= Simon of Saint-Quentin =

13th-century Dominican friar and diplomat

Simon of Saint-Quentin (fl. 1245-48) was a Dominican friar and diplomat who accompanied Ascelin of Lombardia on an embassy which Pope Innocent IV sent to the Mongols in 1245. Simon’s account of the mission, in its original form, is lost; but a large section has been preserved in Vincent of Beauvais’ Speculum Historiale, where nineteen chapters are expressly said to be ex libello fratris Simonis.
The embassy of Ascelin and Simon proceeded to the camp of Baiju at Sitiens in Armenia, lying between the Aras River and Lake Sevan, fifty-nine days' journey from Acre.

The papal letters were translated into Persian, and thence into Mongolian, and so presented to Baiju; but the Tatars were greatly irritated by the haughtiness of the Dominicans, who implied that the pope was superior even to the Great Khan, and offered no presents, refused the customary reverences before Baiju, declined to go on to the imperial court, and made unseasonable attempts to convert their hosts.
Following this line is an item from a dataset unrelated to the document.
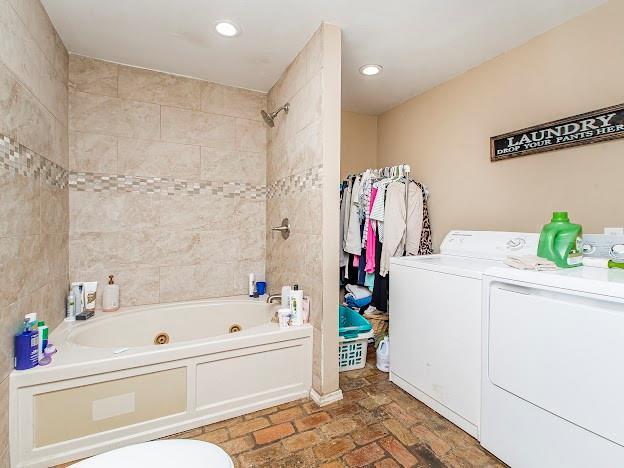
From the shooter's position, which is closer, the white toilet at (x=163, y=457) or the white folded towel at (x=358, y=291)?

The Frankish visitors were accordingly lodged and treated with contempt: for nine weeks (June and July 1247) all answer to their letters was refused. Thrice Baiju even ordered their death. At last, on July 25, 1247, they were dismissed with the Noyan's reply, dated July 20. This reply complained of the high words of the Latin envoys, and commanded the pope to come in person and submit to the Master of all the Earth (the Mongol emperor).
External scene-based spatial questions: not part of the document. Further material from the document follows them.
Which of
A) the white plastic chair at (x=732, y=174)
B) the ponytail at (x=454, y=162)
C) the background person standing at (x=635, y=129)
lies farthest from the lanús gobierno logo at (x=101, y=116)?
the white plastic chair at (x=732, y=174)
The mission thus ended in complete failure; but, except for Carpini's, it was the earliest Catholic embassy which reached any Mongol court, and its information must have been valuable. It performed something at least of what should have been (but apparently was not) done by Lawrence of Portugal, who was commissioned as papal envoy to the Mongols of the south-west at the same time that Carpini was accredited to those of the north (1245).

See Vincent of Beauvais, Speculum historiale, book xxxii. (sometimes quoted as xxxi.), chaps. 26-29, 32, 34, 40-52, (cf. pp. 453 A-454 B in the Venice edition of 1591); besides these, several other chapters of the Speculum historiale probably contain material derived from Simon, e.g. bk. xxxi. (otherwise xxx.), chaps. 3, 4, 7, 8, 13, 32; and bk. xxx. (otherwise xxix.), chaps. 69, 71, 74-75, 78, 80.

== Works ==
Simon of Saint-Quentin: History of the Tartars Those sections of Simon’s text that were included in Vincent of Beauvais’ Speculum historiale translated into English and annotated by Stephen Pow, Tamás Kiss, Anna Romsics, Flora Ghazaryan. Published online in 2019; bilingual: English, Latin.